**Supplied information:**
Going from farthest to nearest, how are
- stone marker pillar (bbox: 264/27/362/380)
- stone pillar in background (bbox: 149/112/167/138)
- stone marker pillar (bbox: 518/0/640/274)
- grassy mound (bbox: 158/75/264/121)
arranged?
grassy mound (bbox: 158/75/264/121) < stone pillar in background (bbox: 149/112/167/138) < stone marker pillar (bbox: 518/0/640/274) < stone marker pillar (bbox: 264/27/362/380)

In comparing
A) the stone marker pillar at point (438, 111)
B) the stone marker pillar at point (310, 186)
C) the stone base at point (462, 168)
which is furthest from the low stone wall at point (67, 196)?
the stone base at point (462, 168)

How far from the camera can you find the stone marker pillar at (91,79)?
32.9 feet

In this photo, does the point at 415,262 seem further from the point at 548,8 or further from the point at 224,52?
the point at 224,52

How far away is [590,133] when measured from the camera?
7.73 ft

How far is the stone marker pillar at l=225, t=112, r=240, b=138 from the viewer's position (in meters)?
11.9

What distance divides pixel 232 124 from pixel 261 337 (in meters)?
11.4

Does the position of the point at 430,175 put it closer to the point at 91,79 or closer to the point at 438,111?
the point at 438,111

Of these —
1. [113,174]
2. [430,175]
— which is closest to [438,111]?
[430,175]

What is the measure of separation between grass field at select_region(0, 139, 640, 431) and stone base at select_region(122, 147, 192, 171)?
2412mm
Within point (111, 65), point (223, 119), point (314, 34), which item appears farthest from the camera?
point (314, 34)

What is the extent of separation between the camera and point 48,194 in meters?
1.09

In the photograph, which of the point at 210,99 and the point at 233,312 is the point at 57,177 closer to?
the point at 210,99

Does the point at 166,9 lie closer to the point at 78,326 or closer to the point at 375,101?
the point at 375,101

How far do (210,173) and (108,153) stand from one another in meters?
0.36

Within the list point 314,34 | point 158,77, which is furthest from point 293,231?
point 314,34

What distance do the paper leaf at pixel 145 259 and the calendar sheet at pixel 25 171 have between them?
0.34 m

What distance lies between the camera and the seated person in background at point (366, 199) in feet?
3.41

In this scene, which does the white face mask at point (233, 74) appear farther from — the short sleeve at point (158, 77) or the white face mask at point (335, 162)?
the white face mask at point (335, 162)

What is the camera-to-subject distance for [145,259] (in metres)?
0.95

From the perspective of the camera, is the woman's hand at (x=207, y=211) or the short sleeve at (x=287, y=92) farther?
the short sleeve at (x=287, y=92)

**Aim of the exercise:** Can you turn the lines from the one containing "What distance do" through the last of the rows into a Markdown table with the columns No. and Line, numbering each line and leaving out blank lines?

**Task output:**
| No. | Line |
|---|---|
| 1 | What distance do the paper leaf at pixel 145 259 and the calendar sheet at pixel 25 171 have between them? |
| 2 | 0.34 m |
| 3 | What distance lies between the camera and the seated person in background at point (366, 199) in feet? |
| 4 | 3.41 |
| 5 | In this scene, which does the white face mask at point (233, 74) appear farther from — the short sleeve at point (158, 77) or the white face mask at point (335, 162)? |
| 6 | the white face mask at point (335, 162) |
| 7 | What is the camera-to-subject distance for [145,259] (in metres)? |
| 8 | 0.95 |
| 9 | From the perspective of the camera, is the woman's hand at (x=207, y=211) or the short sleeve at (x=287, y=92) farther? |
| 10 | the short sleeve at (x=287, y=92) |